**Exercise goal:** Please quote the aquarium thread word for word between "## furious piranha" and "the new pics.", inclusive.

**Supplied passage:**
# Amazon Rive at Baltimore Aquarium



## polomax24 (Jun 14, 2005)

Flagtail over 1 foot









Altifrons about 1 foot









Uaru about 1 foot









Chocolate over 1 foot









True Parrot over 1 foot









RTC about 4 to 5 feet









Big A$$ Catfish about 3 to 4 feet









I hope you guys enjoy the pictures.


----------



## rchan11 (May 6, 2004)

That's awesome. Are they all in the same tank? RTC 4-5"


----------



## JuN_SpeK (Oct 6, 2005)

thanks for sharing! do you have any more pictures?


----------



## Joga Bonito (Oct 30, 2004)

JuN_SpeK said:


> thanks for sharing! do you have any more pictures?


same here


----------



## Onion (Sep 20, 2005)

Wow! That RTC and catfich was hugh! Never seen them that big!


----------



## jan (Apr 24, 2004)

When I saw the title of this topic I was hoping to see a pic of a large RTC, AWESOME








The other fish are looking nice as well, but the RTC is a beast.

Thnx for sharing


----------



## Clown_Loach_King (Aug 28, 2004)

Nice pics...love the uaru


----------



## Devon Amazon (Apr 3, 2005)

Iv seen a vid of that display, its incredible








More pics please :nod:


----------



## mauls (Mar 25, 2004)

jan said:


> When I saw the title of this topic I was hoping to see a pic of a large RTC, AWESOME
> 
> 
> 
> ...


yes yes that RTC is very impressive!


----------



## polomax24 (Jun 14, 2005)

I am glad that you guys like the pictures.

Here are more picutres.

Pacu about 3 to 4 feet









More Uaru pics.

















Caiman 









Some kind of geo. about ~10"









More true parrot pics.

















Very large Freshwater ray about 2 to 3 feet in diameter









freshwate gar well over one foot









Coldwater catfish about 2 to 3 feet (I don't know what they are)









Enjoy them!


----------



## bmpower007 (Feb 11, 2005)

wow, nice pics the caimen and the ray look baddass all your pics are kool. The only thing missing is Piranhas and some peacock bass







Awesome pics


----------



## furious piranha (Mar 22, 2005)

that rtc is so awesome...makes me want to turn my baement into one hge tank!...haha


----------



## JuN_SpeK (Oct 6, 2005)

thanks for the new pics.


----------



## MR.FREEZ (Jan 26, 2004)

post em here to


----------



## acestro (Jul 7, 2003)

(Collected data)
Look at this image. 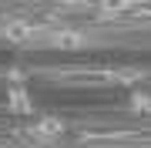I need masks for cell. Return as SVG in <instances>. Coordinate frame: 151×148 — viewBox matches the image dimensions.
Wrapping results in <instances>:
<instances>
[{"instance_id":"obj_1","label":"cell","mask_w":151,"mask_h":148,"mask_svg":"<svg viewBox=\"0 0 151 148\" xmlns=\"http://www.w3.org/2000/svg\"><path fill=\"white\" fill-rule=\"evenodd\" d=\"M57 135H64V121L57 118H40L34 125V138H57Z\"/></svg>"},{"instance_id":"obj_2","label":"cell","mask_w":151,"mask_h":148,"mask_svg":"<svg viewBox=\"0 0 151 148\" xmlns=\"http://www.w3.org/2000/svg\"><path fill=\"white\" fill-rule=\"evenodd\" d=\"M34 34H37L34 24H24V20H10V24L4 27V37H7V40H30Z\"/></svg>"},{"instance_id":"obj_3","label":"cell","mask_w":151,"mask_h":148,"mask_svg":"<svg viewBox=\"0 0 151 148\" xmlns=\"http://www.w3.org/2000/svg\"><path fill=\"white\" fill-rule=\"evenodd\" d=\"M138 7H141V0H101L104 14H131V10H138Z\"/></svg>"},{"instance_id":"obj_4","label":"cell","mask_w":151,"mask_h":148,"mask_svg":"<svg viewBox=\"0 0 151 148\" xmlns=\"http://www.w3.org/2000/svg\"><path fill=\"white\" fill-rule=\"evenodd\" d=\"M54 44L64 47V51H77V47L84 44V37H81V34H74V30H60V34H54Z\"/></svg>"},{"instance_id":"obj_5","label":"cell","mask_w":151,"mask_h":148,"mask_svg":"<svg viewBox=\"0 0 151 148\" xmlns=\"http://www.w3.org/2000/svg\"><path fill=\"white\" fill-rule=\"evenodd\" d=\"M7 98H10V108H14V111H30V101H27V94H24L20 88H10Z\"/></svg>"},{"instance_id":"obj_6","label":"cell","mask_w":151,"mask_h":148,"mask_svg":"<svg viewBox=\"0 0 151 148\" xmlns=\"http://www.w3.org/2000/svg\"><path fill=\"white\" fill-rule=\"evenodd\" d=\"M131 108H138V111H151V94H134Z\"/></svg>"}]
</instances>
--
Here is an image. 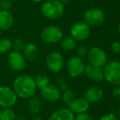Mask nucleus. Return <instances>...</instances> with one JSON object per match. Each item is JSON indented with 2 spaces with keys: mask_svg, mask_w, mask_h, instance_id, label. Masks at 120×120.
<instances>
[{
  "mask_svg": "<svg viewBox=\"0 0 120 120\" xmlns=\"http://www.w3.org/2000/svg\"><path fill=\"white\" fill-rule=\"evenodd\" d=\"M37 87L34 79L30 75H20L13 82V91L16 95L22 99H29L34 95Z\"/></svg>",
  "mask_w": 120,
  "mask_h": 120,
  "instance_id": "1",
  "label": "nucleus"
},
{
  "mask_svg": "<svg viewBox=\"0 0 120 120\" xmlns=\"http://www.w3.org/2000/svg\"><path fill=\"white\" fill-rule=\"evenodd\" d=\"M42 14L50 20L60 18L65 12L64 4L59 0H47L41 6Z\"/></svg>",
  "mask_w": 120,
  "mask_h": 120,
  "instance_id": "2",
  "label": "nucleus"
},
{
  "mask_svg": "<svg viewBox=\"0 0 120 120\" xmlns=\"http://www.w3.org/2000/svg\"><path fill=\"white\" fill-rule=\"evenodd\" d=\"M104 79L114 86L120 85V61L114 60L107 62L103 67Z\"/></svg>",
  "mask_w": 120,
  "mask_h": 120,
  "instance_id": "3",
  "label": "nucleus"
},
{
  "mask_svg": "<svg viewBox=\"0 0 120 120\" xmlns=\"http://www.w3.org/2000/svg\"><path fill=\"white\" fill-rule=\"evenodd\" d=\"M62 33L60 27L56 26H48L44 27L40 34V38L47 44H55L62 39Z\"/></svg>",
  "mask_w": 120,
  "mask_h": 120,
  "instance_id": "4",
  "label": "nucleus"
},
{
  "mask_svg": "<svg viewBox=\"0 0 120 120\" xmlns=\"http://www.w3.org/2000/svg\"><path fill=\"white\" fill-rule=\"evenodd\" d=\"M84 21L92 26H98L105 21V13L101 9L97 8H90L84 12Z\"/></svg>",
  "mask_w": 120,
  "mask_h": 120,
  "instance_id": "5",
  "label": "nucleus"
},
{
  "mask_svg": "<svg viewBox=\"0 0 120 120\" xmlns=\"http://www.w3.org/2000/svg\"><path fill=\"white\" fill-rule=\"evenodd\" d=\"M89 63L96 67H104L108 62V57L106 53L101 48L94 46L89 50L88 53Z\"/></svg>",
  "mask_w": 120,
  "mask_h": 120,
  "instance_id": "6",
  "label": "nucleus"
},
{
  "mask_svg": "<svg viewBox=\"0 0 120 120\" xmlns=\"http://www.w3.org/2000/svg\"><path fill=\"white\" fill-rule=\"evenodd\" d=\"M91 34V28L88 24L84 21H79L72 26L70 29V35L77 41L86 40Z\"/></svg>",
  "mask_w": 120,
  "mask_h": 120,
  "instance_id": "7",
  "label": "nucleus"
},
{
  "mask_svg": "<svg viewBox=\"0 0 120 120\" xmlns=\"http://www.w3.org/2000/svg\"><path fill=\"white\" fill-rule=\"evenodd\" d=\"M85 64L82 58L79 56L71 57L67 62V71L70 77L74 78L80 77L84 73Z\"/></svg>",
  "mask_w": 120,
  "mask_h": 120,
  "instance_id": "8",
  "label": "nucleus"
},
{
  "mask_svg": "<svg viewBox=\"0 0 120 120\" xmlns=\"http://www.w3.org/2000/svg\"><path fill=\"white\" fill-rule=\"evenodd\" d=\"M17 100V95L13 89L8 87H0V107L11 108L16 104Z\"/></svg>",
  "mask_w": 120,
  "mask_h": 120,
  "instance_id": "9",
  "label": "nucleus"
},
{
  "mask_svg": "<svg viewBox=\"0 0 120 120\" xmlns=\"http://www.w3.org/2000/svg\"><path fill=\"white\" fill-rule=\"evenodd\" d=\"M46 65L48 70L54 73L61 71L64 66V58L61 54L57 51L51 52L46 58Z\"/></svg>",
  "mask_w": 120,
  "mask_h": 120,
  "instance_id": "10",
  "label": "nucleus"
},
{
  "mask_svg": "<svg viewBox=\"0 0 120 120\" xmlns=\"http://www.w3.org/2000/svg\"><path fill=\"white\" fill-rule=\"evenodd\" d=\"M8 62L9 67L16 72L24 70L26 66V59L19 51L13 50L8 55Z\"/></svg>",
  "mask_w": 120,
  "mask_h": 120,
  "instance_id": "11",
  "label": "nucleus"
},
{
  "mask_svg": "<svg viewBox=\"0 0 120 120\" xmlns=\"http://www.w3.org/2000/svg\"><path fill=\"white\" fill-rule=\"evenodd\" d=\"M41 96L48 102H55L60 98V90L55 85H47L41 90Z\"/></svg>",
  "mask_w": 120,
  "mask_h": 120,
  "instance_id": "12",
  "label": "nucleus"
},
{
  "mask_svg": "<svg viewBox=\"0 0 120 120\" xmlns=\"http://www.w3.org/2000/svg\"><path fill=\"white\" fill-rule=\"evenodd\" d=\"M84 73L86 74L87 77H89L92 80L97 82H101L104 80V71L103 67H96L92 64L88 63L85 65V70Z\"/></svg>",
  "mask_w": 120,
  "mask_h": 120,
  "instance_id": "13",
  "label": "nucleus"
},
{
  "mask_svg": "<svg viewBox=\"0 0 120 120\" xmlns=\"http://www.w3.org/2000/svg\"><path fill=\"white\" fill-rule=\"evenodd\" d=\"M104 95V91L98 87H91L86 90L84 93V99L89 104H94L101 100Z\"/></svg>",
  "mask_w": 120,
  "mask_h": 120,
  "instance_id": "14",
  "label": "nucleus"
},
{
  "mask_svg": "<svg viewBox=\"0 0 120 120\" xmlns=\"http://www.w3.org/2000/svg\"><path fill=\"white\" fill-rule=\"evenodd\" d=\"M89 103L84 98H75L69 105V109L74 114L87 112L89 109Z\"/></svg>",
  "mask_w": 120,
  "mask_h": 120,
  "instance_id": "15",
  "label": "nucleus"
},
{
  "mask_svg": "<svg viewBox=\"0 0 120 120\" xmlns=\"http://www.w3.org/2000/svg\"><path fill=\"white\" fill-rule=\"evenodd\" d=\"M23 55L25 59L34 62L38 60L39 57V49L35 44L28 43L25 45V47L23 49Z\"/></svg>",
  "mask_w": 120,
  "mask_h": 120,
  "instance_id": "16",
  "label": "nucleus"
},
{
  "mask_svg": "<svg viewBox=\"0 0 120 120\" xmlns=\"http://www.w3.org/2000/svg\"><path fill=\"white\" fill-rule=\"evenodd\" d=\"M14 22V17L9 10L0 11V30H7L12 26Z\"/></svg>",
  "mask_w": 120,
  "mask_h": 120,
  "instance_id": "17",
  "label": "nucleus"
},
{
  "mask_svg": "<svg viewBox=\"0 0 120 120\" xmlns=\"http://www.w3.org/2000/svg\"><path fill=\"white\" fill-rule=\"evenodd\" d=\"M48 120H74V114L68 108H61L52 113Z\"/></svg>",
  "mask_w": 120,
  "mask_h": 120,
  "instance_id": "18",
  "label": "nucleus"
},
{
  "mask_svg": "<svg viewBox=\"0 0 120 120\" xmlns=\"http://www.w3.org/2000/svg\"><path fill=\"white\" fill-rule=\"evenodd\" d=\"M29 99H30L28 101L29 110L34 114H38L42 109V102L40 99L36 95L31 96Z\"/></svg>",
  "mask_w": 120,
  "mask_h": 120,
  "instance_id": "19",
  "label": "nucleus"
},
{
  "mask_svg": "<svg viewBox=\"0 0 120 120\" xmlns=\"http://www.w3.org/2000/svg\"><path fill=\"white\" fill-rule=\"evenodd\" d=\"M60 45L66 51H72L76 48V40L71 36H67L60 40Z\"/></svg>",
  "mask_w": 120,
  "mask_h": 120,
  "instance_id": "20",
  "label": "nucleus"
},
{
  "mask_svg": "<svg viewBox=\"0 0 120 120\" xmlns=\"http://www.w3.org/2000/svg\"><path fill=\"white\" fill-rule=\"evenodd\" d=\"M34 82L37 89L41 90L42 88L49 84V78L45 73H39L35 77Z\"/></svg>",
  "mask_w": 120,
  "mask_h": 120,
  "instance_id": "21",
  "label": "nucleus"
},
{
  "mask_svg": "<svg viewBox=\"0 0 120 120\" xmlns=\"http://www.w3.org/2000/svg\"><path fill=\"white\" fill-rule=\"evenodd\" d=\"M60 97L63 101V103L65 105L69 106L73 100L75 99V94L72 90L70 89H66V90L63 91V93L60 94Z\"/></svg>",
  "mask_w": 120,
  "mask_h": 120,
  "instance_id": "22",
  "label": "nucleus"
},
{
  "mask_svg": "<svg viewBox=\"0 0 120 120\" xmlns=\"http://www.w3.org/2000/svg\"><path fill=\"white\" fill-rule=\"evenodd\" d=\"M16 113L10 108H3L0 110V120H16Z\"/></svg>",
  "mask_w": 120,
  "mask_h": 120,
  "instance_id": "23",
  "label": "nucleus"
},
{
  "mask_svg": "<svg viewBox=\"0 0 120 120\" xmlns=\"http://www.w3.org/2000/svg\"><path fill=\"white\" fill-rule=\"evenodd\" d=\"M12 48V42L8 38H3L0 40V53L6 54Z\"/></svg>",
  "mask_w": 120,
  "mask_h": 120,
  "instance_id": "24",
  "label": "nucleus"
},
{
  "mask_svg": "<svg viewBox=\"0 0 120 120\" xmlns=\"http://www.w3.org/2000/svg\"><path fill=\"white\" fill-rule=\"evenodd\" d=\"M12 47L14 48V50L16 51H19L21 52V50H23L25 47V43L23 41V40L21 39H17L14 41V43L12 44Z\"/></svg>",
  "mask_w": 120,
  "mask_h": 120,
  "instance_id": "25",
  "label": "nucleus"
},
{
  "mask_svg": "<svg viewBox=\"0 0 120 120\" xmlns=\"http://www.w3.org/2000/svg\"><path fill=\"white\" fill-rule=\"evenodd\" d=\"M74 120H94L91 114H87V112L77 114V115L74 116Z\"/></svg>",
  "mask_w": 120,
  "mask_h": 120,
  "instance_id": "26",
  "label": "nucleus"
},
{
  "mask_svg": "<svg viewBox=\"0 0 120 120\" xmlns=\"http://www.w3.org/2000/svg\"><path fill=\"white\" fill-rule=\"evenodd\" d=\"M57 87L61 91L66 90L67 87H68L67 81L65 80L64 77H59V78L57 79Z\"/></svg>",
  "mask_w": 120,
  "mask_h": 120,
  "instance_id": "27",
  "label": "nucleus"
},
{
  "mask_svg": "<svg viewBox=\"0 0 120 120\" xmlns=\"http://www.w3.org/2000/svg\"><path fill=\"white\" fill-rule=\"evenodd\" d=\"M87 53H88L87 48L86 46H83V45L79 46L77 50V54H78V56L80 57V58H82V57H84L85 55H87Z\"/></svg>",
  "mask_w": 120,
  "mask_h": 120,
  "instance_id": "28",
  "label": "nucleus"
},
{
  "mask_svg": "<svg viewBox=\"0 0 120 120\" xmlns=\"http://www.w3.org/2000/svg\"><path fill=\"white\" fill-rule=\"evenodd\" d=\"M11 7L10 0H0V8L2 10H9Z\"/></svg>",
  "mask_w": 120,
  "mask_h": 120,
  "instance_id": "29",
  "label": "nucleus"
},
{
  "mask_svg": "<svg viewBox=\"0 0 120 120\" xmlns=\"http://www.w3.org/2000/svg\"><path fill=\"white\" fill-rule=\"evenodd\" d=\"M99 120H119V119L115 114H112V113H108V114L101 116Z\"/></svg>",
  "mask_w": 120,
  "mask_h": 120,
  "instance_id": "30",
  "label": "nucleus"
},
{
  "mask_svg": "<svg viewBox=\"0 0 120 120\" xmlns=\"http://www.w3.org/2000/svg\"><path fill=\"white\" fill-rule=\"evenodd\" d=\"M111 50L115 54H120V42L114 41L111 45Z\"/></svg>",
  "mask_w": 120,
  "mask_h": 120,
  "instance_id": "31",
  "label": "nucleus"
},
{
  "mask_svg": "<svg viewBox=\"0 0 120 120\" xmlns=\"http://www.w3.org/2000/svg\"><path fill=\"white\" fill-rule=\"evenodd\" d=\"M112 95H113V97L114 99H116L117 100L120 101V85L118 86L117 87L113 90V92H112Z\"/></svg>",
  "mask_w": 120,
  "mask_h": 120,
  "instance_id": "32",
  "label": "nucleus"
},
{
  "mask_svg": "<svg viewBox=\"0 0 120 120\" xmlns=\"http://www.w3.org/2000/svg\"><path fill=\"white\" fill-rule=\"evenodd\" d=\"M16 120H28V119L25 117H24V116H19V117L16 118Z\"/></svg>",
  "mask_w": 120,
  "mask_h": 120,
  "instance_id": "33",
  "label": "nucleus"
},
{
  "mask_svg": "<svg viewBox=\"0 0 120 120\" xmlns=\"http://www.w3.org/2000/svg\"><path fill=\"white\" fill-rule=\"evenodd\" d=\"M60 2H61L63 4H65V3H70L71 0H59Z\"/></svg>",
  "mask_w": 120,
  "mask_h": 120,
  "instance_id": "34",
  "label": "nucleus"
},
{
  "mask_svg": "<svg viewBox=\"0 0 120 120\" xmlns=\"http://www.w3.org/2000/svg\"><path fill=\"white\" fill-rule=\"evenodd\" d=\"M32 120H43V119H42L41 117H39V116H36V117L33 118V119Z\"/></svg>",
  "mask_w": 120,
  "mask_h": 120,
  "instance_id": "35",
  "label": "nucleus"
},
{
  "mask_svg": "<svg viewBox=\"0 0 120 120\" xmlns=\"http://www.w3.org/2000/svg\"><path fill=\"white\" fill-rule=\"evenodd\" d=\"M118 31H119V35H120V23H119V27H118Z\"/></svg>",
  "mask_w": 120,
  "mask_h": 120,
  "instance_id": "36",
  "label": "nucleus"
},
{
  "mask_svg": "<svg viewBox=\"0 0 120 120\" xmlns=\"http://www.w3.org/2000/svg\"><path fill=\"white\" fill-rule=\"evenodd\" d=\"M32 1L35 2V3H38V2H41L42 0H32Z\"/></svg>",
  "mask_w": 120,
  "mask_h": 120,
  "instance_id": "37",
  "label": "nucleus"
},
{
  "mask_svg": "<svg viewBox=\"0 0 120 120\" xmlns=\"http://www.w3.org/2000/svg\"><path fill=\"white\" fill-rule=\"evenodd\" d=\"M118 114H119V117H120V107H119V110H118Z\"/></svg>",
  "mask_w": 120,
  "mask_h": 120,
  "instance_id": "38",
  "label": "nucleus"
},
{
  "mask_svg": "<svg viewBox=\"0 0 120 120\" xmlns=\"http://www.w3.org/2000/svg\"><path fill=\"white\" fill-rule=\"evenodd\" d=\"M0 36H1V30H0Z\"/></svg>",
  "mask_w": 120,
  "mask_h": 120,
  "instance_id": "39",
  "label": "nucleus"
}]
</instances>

**Exercise response:**
## furious piranha (Mar 22, 2005)

that rtc is so awesome...makes me want to turn my baement into one hge tank!...haha


----------



## JuN_SpeK (Oct 6, 2005)

thanks for the new pics.